The Securities and Exchange Board of India's (SEBI) proposal to regulate investment advisers through a Self-Regulatory Organisation (SRO) will pave the way for unbiased advice to retail investors, but the cost of the advice may go up.
"SEBI's proposal for investment advisers will bring discipline in the field of financial advisory and will promote the culture of financial planning in the country," said Ranjeet Mudholkar, vice-chairman and CEO, Financial Standards Planning Board India, an organisation of financial planners, which has shown interest in becoming an SRO.
The SEBI, on Monday, released concept paper on regulation of investment advisers in which it proposed that entities (including banks and fund managers) and persons who act as investment advisers would have to be registered with an SRO. SRO's duty would be to set up minimum professional standards.

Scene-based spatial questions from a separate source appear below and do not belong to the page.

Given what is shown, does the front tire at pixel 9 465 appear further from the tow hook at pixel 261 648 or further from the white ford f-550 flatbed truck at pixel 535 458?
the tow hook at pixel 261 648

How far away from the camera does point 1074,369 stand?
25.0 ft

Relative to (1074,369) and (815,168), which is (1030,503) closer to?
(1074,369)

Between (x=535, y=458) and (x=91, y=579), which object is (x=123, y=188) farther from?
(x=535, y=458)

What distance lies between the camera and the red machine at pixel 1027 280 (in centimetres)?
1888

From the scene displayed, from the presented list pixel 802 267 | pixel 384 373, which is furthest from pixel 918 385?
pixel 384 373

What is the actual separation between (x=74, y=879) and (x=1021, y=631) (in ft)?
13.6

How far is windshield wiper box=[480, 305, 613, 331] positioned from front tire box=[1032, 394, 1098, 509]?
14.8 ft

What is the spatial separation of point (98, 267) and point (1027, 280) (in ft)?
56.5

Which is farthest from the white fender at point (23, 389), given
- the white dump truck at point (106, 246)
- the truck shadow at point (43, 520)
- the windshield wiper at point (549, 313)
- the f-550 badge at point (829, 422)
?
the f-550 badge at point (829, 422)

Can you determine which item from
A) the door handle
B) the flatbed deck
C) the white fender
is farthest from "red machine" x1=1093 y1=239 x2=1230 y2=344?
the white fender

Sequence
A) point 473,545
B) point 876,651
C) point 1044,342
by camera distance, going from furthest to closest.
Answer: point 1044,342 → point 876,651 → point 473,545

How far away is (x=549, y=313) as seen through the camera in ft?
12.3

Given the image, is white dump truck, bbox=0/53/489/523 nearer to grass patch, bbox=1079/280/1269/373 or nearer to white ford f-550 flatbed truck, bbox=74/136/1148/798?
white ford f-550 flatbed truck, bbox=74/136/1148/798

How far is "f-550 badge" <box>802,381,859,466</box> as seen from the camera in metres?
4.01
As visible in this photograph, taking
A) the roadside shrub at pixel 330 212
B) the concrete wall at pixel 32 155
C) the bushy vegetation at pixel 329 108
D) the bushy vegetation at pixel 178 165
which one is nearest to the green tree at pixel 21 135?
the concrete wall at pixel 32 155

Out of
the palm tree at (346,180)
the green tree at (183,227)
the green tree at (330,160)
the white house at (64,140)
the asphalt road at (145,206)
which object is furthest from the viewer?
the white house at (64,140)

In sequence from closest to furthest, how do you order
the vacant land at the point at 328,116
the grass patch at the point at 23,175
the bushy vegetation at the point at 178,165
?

The regulator said that investment advisers should receive fees only from the investors and not from the companies.
"Investment advisers will have to pay registration fee and annual fee. Apart from that adviser will also have to maintain records of the advise given, which will increase operation cost," said Veer Sardesai, certified financial planner and chief executive of Sardesai Finance. "The increase in cost would be passed on to the customer."
Experts believe that the proposal would improve the quality of service for the investors as the regulator has proposed higher professional qualification such as MBA, CA from a recognised institute or at least 10 years of relevant experience for investment advisers.
"Higher qualification will ensure that only serious and qualified person will enter the investment advisory, which means better quality of service to the investors," said Vishal Dhawan, founder, Plan Ahead Wealth Advisors.